---------- Document excerpt

Advanced Evaluation

Compare ground truth annotations with model predictions side-by-side across training checkpoints.

The Advanced Evaluation tab provides visual inspection of model predictions compared to ground truth annotations. Use this to qualitatively assess model performance and identify specific failure modes.

📋

Access Advanced Evaluation

Open any completed training run and click the Advanced Evaluation tab to view side-by-side comparisons of predictions.


Side-by-side comparison

Each evaluation specimen displays:

  • Left panel (Ground Truth) — Your original annotations from the dataset
  • Right panel (Prediction) — Model's predicted annotations or generated text
  • Specimen identifier — Filename of the evaluation image

Navigate evaluation specimens

Use the image list to explore different validation examples:

  1. Scroll through the list of evaluation specimens
  2. Click any specimen to view its comparison
  3. Review both ground truth and predictions for that image

Scroll through evaluation checkpoints

Training saves evaluation results at multiple points during the run. Compare performance across different training stages to understand model improvement over time.

--------------------
---------- Collected data

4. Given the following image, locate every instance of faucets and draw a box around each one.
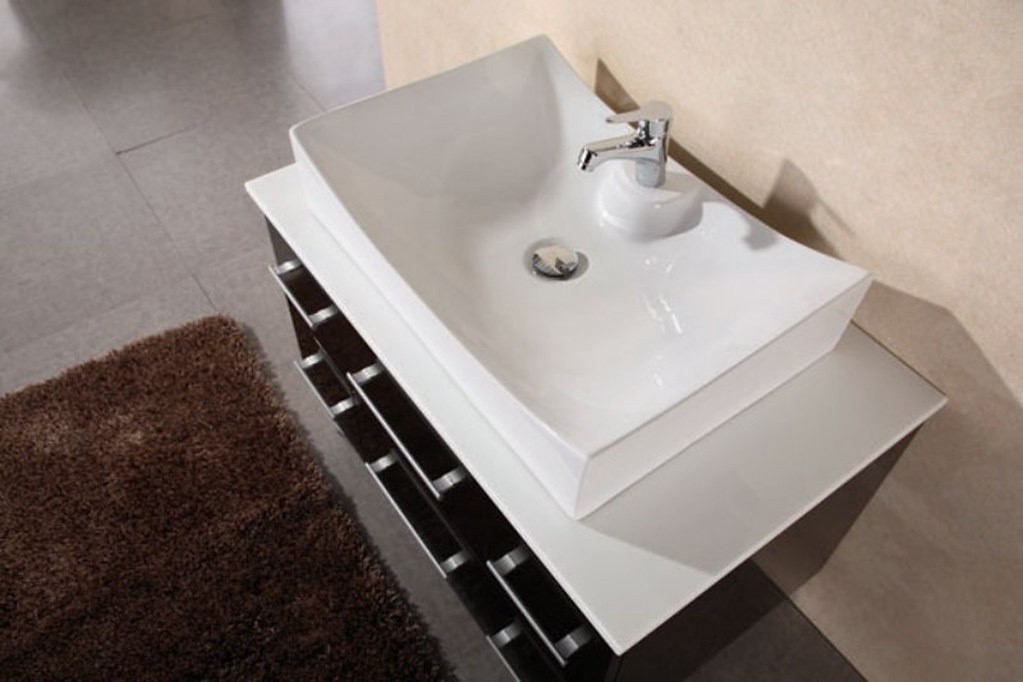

--------------------

→ Things to do:
- A) List the three things that the Advanced Evaluation page says each evaluation specimen displays.
- B) Please translate this sentence from the Advanced Evaluation page into Spanish: "Training saves evaluation results at multiple points during the run."
The material has no role here.

→ Task-by-task outputs:
- A)
Left panel (Ground Truth)
Right panel (Prediction)
Specimen identifier

- B) El entrenamiento guarda los resultados de la evaluación en varios puntos durante la ejecución.